Scatter plot on large amount of data

python pandas matplotlib seaborn

12,468

First, answering your question:

You should use pandas.DataFrame.sample to get a sample from your dateframe, and then use regplot, below is a small example using random data:

import matplotlib.pyplot as plt
import matplotlib.dates as mdates
from datetime import datetime
import numpy as np
import pandas as pd
import seaborn as sns

dates = pd.date_range('20080101', periods=10000, freq="D")
df = pd.DataFrame({"dates": dates, "data": np.random.randn(10000)})
   
dfSample = df.sample(1000) # This is the importante line
xdataSample, ydataSample = dfSample["dates"], dfSample["data"]

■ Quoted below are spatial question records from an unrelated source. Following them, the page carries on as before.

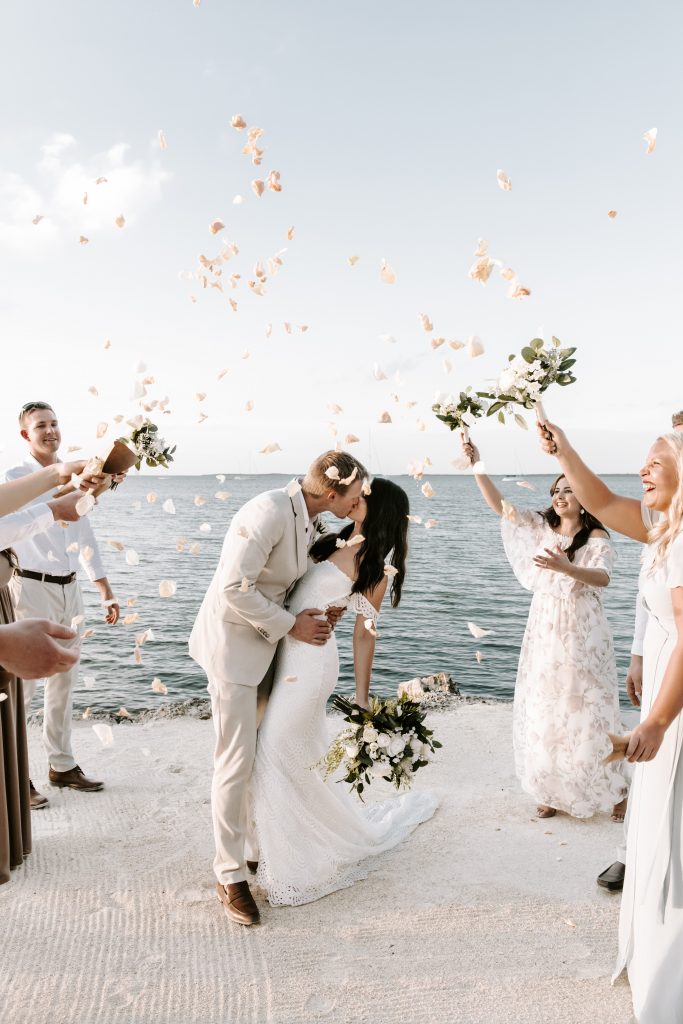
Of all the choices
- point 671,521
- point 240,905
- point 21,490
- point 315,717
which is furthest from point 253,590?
point 671,521

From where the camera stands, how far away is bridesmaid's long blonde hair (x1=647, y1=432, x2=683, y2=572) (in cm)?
309

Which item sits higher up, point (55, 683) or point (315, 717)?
point (315, 717)

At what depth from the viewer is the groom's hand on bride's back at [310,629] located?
423 centimetres

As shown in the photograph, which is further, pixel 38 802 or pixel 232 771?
pixel 38 802

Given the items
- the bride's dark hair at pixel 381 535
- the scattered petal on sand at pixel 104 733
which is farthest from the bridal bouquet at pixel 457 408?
the scattered petal on sand at pixel 104 733

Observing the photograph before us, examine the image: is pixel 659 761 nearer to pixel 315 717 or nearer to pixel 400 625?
pixel 315 717

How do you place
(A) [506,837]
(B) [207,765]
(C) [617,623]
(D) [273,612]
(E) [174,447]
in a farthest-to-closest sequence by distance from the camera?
1. (C) [617,623]
2. (B) [207,765]
3. (A) [506,837]
4. (E) [174,447]
5. (D) [273,612]

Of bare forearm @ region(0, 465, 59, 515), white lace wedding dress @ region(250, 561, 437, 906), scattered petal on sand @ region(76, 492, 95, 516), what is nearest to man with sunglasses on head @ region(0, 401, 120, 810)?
white lace wedding dress @ region(250, 561, 437, 906)

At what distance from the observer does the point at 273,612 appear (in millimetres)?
4090

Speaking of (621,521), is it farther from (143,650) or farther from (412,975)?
(143,650)

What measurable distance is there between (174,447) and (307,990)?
9.56 ft

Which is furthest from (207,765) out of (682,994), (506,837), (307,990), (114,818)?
(682,994)

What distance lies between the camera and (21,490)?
10.1 feet

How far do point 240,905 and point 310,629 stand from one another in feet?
4.94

sns.regplot(x=mdates.date2num(xdataSample.astype(datetime)), y=ydataSample) 
plt.show()

On regplot I perform a convertion in my X data because of datetime's type, notice this definitely should not be necessary depending on your data.

So, instead of something like this:

You'll get something like this:

Now, a suggestion:

Use sns.jointplot, which has a kind parameter, from the docs:

kind : { “scatter” | “reg” | “resid” | “kde” | “hex” }, optional

Kind of plot to draw.

What we create here is a similar of what matplotlib's hist2d does, it creates something like a heatmap, using your entire dataset. An example using random data:

dates = pd.date_range('20080101', periods=10000, freq="D")
df = pd.DataFrame({"dates": dates, "data": np.random.randn(10000)})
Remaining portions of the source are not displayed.